De nombreuses courses ont marquées la décennie passée. Mais peu atteignirent l’intensité de la bataille d’Italie, tenue le 22 mai 2016. Pour avoir une grande course, un savant mélange est requis. Tout d’abord, prenez de la rivalité, voire beaucoup de rivalité. Ajoutez-y des pilotes légendaires, sur des machines au top. Pour finir, agrémentez le tout d’un circuit et d’un environnement parfait. Vous l’avez.
Pour bien comprendre la course, il est nécessaire de revenir quelques temps en arrière. Valentino Rossi, Marc Márquez et Jorge Lorenzo se sont âprement disputés le titre 2015, dans ce qui reste l’explication la plus controversée de l’histoire des Grands Prix.
Changement majeur pour la nouvelle saison : L’introduction de l’E.C.U unique. Magneti Marelli fournira toutes les équipes de la grille avec le même boîtier gérant l’électronique de la moto. Le niveau sur la grille devrait ainsi être plus homogène, mettant le pilotage au centre des débats. Le fournisseur pneumatique change également, passant de Bridgestone à Michelin.
Les trois héros se partagent le gâteau du début de saison. Márquez triomphe en Argentine et aux États-Unis, tandis que Rossi s’impose à Jerez, parti de la pole position. Au Mans, Lorenzo confirme son bon état de forme et prend les rennes du championnat.

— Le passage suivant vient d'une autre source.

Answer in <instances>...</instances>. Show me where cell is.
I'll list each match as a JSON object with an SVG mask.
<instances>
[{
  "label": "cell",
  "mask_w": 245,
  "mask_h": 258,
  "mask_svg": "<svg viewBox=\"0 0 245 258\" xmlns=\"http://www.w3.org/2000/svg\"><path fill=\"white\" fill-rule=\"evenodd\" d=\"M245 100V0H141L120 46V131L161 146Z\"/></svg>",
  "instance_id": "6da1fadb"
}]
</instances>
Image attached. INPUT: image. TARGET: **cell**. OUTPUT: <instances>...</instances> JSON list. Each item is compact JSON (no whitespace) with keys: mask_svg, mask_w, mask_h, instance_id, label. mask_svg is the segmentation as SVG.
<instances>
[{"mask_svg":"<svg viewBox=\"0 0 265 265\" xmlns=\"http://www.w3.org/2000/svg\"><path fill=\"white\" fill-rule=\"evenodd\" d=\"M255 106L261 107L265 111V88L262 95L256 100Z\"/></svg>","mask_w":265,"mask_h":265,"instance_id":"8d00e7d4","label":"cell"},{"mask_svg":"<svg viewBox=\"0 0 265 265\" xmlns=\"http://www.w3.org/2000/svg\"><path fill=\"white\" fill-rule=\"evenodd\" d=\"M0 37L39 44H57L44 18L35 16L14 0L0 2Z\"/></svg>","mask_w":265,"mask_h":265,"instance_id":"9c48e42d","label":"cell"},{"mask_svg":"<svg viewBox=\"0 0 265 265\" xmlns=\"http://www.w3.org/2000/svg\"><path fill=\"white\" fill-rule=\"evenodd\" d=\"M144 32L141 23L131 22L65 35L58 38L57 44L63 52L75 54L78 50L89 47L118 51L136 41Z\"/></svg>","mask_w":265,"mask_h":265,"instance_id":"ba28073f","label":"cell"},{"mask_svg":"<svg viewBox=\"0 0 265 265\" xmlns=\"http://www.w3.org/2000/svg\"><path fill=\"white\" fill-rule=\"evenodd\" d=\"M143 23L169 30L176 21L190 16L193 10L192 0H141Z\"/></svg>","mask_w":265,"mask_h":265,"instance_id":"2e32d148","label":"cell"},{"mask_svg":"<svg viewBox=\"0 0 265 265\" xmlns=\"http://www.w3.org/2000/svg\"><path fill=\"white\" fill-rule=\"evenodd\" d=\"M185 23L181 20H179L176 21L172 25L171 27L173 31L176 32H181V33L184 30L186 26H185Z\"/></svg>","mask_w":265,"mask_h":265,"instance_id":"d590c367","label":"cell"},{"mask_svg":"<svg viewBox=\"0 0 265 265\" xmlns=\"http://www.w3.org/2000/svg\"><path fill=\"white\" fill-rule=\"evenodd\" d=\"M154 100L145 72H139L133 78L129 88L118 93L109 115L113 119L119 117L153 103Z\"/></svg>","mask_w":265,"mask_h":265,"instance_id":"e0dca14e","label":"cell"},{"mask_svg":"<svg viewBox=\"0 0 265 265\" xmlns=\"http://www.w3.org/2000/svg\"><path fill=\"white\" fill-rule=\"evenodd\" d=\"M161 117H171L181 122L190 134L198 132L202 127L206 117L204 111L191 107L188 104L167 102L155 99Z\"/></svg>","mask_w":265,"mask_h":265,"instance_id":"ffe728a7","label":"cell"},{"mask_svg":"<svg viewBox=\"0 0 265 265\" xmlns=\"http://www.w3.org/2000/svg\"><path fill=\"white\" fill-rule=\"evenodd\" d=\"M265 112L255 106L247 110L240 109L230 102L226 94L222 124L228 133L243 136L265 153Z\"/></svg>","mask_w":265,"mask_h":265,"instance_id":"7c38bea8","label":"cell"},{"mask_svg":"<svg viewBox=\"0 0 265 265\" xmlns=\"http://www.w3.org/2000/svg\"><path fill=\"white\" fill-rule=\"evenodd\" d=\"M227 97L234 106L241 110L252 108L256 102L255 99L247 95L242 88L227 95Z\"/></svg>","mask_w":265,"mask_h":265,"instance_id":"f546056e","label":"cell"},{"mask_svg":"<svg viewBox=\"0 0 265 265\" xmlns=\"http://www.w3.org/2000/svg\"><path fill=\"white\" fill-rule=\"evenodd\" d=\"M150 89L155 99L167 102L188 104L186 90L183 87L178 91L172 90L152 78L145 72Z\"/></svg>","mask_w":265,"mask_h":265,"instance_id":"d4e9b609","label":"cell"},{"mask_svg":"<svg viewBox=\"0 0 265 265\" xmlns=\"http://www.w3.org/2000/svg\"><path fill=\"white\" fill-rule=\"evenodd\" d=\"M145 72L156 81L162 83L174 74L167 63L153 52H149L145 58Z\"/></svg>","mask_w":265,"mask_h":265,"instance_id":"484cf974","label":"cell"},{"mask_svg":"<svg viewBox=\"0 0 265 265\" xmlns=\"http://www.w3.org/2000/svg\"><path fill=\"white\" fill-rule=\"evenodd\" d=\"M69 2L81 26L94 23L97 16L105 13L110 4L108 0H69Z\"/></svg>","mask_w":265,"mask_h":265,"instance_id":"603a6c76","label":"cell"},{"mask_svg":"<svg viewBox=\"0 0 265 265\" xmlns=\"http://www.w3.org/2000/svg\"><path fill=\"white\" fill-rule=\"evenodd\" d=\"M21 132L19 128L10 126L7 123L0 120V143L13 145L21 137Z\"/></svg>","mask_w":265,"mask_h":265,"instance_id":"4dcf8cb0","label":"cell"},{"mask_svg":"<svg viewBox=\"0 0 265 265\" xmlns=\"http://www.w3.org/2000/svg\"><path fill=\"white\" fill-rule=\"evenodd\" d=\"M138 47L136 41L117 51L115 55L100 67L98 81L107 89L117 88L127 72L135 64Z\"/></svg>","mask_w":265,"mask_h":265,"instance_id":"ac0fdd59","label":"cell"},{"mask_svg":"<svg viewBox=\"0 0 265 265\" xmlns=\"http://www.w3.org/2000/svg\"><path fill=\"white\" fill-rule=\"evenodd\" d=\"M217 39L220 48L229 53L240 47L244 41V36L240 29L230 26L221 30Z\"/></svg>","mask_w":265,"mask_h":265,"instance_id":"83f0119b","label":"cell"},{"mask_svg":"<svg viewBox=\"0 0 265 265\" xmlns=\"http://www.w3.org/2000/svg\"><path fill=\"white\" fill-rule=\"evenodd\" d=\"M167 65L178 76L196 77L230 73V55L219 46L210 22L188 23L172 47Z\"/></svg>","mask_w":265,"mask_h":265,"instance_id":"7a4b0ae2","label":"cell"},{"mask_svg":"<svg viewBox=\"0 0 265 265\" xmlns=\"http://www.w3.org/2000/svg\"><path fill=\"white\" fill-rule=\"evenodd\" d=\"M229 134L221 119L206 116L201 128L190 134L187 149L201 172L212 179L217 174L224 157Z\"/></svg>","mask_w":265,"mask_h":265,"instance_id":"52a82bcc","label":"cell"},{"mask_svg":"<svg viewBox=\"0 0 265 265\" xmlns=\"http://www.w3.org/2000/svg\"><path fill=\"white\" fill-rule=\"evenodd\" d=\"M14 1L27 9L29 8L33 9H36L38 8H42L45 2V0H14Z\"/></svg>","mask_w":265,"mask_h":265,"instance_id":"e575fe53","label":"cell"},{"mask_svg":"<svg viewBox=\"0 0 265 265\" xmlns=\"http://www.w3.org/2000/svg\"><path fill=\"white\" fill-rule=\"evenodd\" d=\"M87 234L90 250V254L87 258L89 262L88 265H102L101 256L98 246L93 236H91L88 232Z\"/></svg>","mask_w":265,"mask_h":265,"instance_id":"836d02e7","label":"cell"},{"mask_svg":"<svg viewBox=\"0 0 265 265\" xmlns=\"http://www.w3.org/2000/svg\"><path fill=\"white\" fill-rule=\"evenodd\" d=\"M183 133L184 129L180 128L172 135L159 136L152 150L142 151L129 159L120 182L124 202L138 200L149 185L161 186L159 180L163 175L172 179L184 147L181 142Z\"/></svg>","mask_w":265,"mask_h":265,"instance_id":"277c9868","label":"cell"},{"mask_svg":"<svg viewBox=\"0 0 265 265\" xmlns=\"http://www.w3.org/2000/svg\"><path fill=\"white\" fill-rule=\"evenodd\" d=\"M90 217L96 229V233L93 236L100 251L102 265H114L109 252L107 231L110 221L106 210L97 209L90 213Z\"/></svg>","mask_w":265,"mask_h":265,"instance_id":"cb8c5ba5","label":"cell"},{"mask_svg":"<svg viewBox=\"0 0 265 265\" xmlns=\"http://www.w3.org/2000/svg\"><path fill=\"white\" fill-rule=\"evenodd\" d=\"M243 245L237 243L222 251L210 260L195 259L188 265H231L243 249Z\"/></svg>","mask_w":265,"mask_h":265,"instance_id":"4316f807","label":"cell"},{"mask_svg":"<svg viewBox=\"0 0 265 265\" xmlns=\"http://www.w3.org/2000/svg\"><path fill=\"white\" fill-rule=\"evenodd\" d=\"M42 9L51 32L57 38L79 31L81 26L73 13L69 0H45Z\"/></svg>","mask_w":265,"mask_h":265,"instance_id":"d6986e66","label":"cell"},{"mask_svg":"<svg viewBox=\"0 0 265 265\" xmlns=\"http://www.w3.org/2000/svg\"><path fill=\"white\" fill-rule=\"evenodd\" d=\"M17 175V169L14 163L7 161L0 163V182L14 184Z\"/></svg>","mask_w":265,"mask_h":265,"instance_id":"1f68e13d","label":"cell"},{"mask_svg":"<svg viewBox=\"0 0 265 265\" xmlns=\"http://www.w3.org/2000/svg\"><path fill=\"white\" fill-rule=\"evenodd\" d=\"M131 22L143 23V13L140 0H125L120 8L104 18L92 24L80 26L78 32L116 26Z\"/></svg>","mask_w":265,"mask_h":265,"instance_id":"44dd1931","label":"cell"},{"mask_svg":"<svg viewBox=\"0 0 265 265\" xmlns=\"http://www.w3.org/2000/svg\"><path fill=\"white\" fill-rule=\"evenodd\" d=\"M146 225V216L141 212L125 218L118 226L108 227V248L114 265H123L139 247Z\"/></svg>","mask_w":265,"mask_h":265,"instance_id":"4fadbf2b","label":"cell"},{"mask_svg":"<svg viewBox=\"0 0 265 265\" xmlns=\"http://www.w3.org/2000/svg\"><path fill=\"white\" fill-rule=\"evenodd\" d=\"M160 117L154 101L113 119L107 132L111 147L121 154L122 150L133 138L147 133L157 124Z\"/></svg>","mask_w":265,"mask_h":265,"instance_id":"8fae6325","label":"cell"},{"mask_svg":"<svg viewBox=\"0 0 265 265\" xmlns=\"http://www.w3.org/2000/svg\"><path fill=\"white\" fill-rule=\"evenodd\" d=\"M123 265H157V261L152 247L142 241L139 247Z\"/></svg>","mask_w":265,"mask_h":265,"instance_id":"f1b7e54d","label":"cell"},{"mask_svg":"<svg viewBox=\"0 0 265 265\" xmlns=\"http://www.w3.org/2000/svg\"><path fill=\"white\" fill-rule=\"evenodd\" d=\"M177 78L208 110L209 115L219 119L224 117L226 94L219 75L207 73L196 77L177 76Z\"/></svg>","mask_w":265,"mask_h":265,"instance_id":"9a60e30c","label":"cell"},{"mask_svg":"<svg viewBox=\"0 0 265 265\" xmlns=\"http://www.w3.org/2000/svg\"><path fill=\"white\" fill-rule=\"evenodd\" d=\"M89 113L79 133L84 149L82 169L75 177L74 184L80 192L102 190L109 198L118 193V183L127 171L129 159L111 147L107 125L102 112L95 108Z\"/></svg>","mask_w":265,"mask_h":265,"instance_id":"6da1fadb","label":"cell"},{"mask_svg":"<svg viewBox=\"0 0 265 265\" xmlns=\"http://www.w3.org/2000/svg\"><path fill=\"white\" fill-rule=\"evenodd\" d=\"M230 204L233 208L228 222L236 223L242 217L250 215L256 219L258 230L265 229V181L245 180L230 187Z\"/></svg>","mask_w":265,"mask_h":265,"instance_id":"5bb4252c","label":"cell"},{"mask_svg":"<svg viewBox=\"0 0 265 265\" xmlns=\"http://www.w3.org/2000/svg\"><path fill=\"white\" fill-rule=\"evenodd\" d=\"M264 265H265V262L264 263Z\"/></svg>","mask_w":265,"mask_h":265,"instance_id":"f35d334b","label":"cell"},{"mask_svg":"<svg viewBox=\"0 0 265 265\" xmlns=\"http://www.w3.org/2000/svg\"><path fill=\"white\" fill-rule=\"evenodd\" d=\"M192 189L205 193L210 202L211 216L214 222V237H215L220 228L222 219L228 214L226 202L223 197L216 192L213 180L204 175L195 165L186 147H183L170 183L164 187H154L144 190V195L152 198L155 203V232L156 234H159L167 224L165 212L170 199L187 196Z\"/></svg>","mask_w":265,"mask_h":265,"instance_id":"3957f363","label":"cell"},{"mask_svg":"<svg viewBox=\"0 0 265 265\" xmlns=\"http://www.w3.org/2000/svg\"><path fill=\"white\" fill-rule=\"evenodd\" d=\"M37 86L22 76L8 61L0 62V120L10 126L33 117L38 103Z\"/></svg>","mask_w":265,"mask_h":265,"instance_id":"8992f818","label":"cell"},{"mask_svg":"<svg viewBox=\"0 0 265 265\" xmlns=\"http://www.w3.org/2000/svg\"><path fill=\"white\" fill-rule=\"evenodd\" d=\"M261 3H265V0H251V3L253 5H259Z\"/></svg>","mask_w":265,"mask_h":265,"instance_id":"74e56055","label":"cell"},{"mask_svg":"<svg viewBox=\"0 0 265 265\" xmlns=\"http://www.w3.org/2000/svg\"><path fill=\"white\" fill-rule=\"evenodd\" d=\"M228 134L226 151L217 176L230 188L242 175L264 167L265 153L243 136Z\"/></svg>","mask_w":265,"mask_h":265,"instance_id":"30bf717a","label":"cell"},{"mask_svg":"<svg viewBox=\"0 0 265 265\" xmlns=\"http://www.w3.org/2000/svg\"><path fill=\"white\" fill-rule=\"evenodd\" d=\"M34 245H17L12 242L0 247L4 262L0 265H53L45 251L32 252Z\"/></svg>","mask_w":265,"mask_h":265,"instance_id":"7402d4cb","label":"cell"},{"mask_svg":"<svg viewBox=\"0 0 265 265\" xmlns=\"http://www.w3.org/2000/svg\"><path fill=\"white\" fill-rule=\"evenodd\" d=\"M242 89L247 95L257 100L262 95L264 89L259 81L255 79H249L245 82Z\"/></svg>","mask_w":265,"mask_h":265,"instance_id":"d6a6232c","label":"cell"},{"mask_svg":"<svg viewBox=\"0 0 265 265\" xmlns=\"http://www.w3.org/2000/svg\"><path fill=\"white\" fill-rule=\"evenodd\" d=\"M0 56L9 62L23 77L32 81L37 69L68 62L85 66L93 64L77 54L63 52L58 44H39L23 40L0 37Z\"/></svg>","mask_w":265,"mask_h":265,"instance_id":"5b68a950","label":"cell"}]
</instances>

Vient la manche italienne. Chaque année, le Mugello fascine. C’est sans doute la course reine de ce calendrier avec Assen. Des dizaines de milliers de tifosi viennent acclamer Valentino Rossi, leur idole. Contrairement à Lorenzo et ses quatre succès, Márquez ne remporta qu’une seule édition du Grand Prix d’Italie, lors de sa folle saison 2014. Avec sept unités, Rossi reste le chef des lieux.
Des le samedi, les hostilités sont lancées. Valentino Rossi sort un tour absolument inouï et parvient à arracher la pole position. « Por Fuera » et Márquez, des spécialistes de l’exercice, n’y peuvent rien. Le dimanche matin, un fait à première vue anodin se produit. Pourtant, ce dernier aura une incidence majeure à la fin de la journée. Lorenzo voit son moteur littéralement partir en fumée. Les casses moteurs sont plutôt rares de nos jours, mais surviennent encore.
Qu’importe. À quelques minutes du départ, la tension est palpable, pesante, l’atmosphère lourde. Dès l’extinction des feux, la Yamaha n° 99 prend la tête. Le majorquin espère bien réaliser une course « à la Lorenzo » : Partir en tête et franchir la ligne d’arrivée avec cinq secondes d’avance.
Rossi conteste, et reste dans ses échappements. Márquez est, quant à lui, plus en retrait et doit se défaire d’un impressionnant Aleix Espargaró sur Suzuki. Tout à coup, le public retient son souffle. Rossi se rate à l’entrée de Materassi, mais il semble préoccupé par sa YZR-M1.
Le suspens ne dure que quelques secondes. Une épaisse fumée blanche s’échappe de son quatre-en-un Akrapovič, quelques heures seulement après l’explosion du moteur de Lorenzo. Le ciel vient de s’abattre sur la Toscane.
La course doit continuer. Le reste n’est qu’histoire. La bataille fait rage de tous les côtés. Le duo Ducati Iannone/Dovizioso doit contenir l’inévitable Dani Pedrosa, tandis que Márquez remonte Lorenzo.
Rapidement au contact, il tente une attaque. Infructueuse. Les deux hommes se partagent la piste, mais en viennent à se toucher au freinage de San Donato, l’un des plus techniques sur le globe ! Cinq titres mondiaux s’affrontent jusqu’au dernier virage.
Márquez l’aborde en tête, car Lorenzo tente l’impossible dans le pif-paf précédent. Ce long gauche légèrement en dévers est impardonnable, impitoyable. Il requiert une trajectoire millimétrée pour sortir avec le plus de vitesse possible. Lorenzo décide de ne pas tenter le carreau, et se concentre sur la sortie. Márquez s’extirpe du virage en tête, avec la ligne d’arrivée en vue. Son équipe est sur le muret, prête à célébrer.
Seulement voilà. La ligne est loin. Immensément loin. Lorenzo, blotti dans sa bulle, a privilégié le dernier virage au profit d’une sortie explosive. Dans l’aspiration, il parvient à recoller et réalise l’impensable. Doubler Márquez sur la ligne.
Un moment absolument hors du temps, éternel. Pour 0,019 s, Jorge réalise l’un de ses derniers coups de maître. Touché par la grâce, tout simplement. Les dieux de la moto en avaient décidé ainsi. C’est l’histoire d’une bataille de titans, de trois champions. C’est l’histoire de notre sport qui s’est écrit sous nos yeux.